## Objective
Set down, word for word, the stretch of lines from the one containing "When looking at" to the end of the records below.

──────

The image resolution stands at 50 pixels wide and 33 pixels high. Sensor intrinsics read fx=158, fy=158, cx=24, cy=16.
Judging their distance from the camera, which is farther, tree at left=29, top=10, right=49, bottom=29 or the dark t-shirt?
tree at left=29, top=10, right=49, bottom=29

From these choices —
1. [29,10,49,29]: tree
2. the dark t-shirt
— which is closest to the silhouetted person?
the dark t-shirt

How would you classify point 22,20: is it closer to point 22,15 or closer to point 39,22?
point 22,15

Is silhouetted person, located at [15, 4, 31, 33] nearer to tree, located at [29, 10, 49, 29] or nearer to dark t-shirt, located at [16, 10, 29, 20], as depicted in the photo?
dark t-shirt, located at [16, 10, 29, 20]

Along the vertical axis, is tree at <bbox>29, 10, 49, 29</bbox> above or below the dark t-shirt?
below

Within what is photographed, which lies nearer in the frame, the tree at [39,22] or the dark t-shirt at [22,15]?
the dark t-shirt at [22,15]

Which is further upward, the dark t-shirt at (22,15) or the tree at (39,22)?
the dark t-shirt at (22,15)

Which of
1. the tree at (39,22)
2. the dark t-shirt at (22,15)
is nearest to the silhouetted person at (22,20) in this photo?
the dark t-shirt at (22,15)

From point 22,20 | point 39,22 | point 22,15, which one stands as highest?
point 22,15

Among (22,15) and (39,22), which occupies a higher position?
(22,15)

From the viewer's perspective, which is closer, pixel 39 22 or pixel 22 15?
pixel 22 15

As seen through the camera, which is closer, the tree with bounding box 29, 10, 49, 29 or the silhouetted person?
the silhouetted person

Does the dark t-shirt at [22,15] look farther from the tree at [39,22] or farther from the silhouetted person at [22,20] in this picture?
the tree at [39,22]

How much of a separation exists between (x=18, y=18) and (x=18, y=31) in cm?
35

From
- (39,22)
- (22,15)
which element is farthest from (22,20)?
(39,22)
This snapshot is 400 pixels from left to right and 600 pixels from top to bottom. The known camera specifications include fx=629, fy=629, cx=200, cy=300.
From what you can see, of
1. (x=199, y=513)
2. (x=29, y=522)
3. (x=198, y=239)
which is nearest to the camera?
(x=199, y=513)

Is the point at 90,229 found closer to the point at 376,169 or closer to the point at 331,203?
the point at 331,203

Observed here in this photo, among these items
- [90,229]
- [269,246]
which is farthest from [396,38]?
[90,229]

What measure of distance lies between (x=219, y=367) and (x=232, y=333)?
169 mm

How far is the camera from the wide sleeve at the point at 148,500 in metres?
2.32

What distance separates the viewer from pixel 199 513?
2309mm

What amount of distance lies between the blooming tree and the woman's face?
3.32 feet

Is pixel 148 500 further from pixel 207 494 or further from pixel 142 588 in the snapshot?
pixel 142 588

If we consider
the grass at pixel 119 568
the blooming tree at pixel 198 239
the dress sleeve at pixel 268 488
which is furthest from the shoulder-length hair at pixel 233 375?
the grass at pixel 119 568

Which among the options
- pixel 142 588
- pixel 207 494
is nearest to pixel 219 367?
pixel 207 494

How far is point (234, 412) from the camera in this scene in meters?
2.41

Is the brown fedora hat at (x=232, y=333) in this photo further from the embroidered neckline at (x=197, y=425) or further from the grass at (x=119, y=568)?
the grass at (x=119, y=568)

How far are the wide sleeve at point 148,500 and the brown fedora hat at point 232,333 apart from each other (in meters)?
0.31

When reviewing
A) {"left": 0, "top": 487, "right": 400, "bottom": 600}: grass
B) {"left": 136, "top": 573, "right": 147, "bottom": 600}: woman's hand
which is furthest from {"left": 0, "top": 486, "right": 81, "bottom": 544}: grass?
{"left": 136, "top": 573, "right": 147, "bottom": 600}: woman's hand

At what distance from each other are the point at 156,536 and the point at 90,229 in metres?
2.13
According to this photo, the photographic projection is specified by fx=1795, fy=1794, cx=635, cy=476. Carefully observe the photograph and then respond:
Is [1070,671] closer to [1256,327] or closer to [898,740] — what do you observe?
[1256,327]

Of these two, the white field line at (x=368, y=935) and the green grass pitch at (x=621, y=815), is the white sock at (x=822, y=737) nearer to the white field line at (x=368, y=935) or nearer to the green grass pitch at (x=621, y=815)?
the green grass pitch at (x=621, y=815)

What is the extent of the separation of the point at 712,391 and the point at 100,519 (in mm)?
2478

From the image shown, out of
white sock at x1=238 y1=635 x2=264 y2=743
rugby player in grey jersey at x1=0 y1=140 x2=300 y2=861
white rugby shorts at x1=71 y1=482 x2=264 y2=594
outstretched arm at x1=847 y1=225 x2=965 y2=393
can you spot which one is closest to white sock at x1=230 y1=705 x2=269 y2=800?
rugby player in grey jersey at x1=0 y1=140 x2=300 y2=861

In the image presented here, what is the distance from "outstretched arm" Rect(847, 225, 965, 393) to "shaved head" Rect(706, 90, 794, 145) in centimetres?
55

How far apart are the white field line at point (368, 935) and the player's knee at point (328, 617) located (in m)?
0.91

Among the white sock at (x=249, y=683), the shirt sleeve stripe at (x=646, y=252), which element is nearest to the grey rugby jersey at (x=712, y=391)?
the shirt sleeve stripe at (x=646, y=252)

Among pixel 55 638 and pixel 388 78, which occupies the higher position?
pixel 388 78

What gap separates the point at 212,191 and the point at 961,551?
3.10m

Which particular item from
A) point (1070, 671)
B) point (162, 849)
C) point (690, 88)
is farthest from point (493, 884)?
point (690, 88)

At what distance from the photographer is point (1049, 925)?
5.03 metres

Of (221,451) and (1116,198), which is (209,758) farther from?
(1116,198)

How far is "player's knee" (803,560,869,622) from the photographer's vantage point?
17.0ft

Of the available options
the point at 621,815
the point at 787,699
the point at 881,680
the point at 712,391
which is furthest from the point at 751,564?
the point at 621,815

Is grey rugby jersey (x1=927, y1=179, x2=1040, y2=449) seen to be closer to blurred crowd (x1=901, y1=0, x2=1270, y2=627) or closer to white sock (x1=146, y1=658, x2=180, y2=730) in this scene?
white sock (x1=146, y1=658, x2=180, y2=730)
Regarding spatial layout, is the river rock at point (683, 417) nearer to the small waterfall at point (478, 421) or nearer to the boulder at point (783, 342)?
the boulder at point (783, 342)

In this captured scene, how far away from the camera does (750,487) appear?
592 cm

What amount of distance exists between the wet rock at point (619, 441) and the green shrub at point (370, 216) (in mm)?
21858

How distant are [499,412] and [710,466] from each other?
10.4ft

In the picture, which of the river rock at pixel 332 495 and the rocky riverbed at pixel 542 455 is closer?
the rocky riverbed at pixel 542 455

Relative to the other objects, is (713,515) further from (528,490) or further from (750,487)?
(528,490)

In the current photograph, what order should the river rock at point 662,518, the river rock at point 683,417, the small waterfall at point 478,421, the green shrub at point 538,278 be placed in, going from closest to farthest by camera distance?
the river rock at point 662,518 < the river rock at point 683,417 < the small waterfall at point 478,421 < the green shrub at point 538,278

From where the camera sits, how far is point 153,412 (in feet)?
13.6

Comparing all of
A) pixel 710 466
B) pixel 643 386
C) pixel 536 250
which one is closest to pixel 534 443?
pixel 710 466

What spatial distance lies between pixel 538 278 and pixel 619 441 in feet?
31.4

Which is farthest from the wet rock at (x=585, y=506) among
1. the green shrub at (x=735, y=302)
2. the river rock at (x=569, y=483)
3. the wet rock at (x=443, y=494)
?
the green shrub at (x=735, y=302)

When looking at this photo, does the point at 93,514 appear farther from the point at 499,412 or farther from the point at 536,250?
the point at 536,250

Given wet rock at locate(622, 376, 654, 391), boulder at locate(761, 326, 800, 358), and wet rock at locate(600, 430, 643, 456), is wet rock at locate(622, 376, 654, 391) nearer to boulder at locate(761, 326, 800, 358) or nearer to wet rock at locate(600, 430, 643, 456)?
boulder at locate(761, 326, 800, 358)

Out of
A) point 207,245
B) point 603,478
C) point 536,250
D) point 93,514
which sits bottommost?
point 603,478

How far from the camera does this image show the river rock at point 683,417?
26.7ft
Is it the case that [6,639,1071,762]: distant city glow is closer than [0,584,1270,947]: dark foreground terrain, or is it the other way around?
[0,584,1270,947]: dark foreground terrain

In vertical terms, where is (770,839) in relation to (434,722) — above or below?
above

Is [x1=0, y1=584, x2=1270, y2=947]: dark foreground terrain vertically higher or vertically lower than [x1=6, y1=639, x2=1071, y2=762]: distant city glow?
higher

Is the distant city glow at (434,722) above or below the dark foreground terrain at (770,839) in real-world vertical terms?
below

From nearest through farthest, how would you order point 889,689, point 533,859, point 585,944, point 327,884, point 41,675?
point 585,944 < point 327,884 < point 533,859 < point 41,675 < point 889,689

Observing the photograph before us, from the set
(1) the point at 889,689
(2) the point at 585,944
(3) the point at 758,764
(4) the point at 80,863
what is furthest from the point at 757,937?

──────

## Solution to this problem
When looking at this photo, does the point at 93,514 appear farther from the point at 499,412 or farther from the point at 536,250?
the point at 536,250

Given wet rock at locate(622, 376, 654, 391), boulder at locate(761, 326, 800, 358), and wet rock at locate(600, 430, 643, 456), is wet rock at locate(622, 376, 654, 391) nearer to boulder at locate(761, 326, 800, 358) or nearer to wet rock at locate(600, 430, 643, 456)?
boulder at locate(761, 326, 800, 358)

Out of
A) point 207,245
B) point 603,478
C) point 536,250
D) point 93,514
which sits bottommost?
point 603,478

How far from the camera does this image show the river rock at point 683,417?
26.7ft
Is it the case that [6,639,1071,762]: distant city glow is closer than [0,584,1270,947]: dark foreground terrain, or is it the other way around?
[0,584,1270,947]: dark foreground terrain

In vertical terms, where is (770,839) in relation to (434,722) — above or below?
above

Is [x1=0, y1=584, x2=1270, y2=947]: dark foreground terrain vertically higher or vertically lower than [x1=6, y1=639, x2=1071, y2=762]: distant city glow?
higher

Is the distant city glow at (434,722) above or below the dark foreground terrain at (770,839) in real-world vertical terms?
below

From nearest through farthest, how would you order point 889,689, point 533,859, point 585,944, point 327,884, point 41,675?
point 585,944 < point 327,884 < point 533,859 < point 41,675 < point 889,689

Observing the photograph before us, from the set
(1) the point at 889,689
(2) the point at 585,944
(3) the point at 758,764
(4) the point at 80,863
what is furthest from the point at 757,937?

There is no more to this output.